» **EXTRAIT PROPOSÉ**:
========================================================================

La réticence de Tsu Tsu Tuï face à la
nourriture française est aussi liée au fait que nous l'avons
interrogé alors qu'elle n'était pas depuis longtemps en France
(trois mois) et on peut faire l'hypothèse qu'elle n'était pas
encore habituée aux produits français.
En quoi le temps passé en France par notre
enquêtée est-il mobilisable pour l'explication de son
non-goût pour l'alimentation française ? Il semble que le temps
passé en France permette au goût de se redéfinir comme en
témoigne le cas de Shumeï, et au palais de s'habituer à de
nouvelles saveurs. Si Tsu Tsu Tuï peut dire « J'ai essayé
de manger à la cantine, pour trois ou quatre fois, mais.. je ne peux pas
accepter la façon de manger là-bas », on peut penser
que cette attitude évoluera au cours du séjour vers plus de
tolérance. Les propos de Tsu Tsu Tuï peuvent donc d'un
côté s'expliquer par la durée encore relativement courte
passée en France. Ainsi l'attitude que nous allons décrire ici de
conservatisme actif des pratiques culinaires du pays pour elle et Abdelbaki ne
doivent pas être exagérément consolidées. L'analyse
pour aider à la compréhension peut réintroduire trop de
stabilité ou de pureté là où la
réalité présente de la pluralité et de la
mouvance.

========================================================================

» **LISTE DES DONNÉES**:

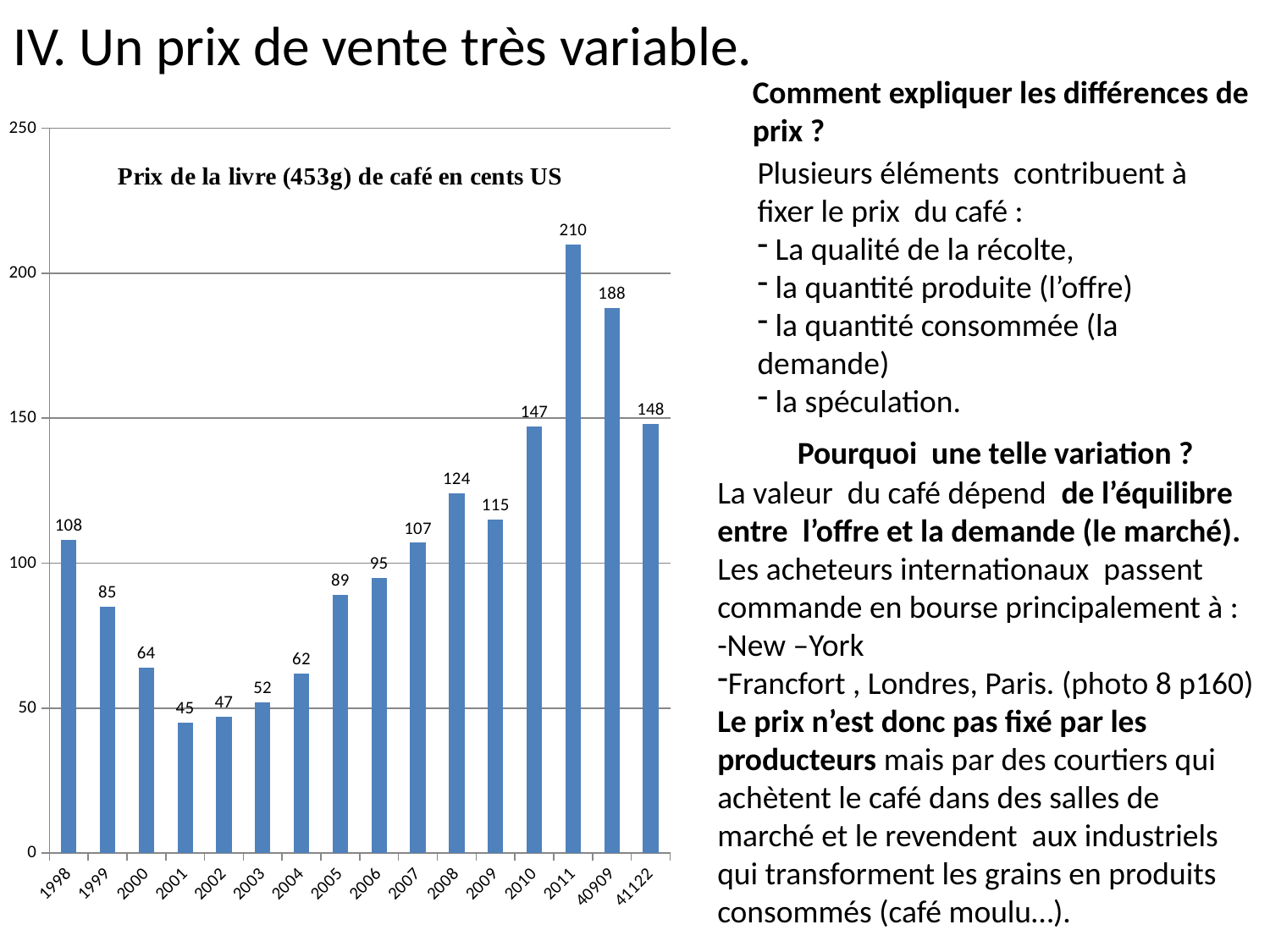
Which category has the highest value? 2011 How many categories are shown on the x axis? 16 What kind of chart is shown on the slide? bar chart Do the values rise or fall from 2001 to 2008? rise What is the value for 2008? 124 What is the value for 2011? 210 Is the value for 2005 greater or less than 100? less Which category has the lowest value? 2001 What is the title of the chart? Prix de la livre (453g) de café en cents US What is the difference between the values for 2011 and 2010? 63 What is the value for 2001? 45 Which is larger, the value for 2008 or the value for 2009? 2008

========================================================================

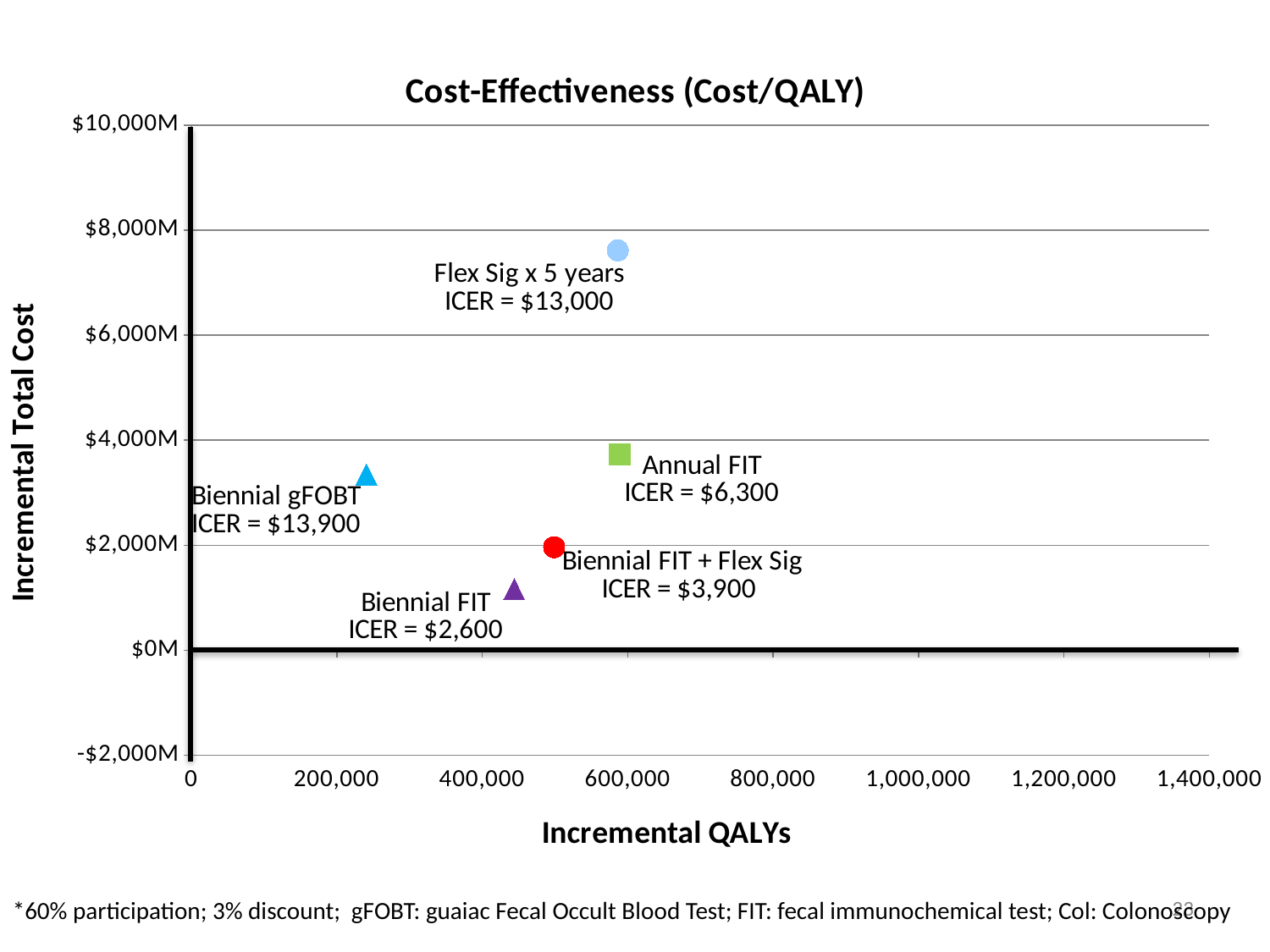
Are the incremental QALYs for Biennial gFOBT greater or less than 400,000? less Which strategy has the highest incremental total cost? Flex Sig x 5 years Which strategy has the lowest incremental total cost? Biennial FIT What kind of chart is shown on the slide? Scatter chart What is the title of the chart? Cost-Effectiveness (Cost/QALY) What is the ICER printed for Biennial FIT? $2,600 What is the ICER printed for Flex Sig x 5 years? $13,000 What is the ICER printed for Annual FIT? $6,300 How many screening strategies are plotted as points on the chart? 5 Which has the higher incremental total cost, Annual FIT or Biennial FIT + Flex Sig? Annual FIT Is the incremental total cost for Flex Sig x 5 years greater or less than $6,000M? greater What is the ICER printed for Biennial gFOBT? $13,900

========================================================================

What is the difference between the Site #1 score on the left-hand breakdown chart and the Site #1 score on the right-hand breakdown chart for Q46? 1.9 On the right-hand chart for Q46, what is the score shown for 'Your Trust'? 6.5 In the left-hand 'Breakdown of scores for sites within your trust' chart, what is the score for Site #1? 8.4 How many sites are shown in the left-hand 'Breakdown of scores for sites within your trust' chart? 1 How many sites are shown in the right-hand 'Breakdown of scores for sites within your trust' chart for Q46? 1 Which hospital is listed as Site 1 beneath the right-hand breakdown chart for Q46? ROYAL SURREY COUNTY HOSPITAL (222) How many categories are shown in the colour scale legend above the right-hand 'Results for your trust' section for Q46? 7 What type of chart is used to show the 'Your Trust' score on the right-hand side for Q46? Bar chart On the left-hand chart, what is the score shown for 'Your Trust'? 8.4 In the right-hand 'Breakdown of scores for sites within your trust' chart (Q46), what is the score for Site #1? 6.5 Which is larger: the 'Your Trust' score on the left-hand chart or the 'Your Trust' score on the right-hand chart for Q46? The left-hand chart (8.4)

========================================================================

» **ACTIVITÉ 1**: Relevez tous les prénoms de personnes cités dans l'extrait sur l'alimentation en France.
» **ACTIVITÉ 2**: D'après l'extrait, depuis combien de temps Tsu Tsu Tuï était-elle en France au moment de l'entretien ?
Les enregistrements proviennent d'une autre source que l'extrait.

» **CORRIGÉ 1**: Tsu Tsu Tuï, Shumeï, Abdelbaki

» **CORRIGÉ 2**: Depuis trois mois.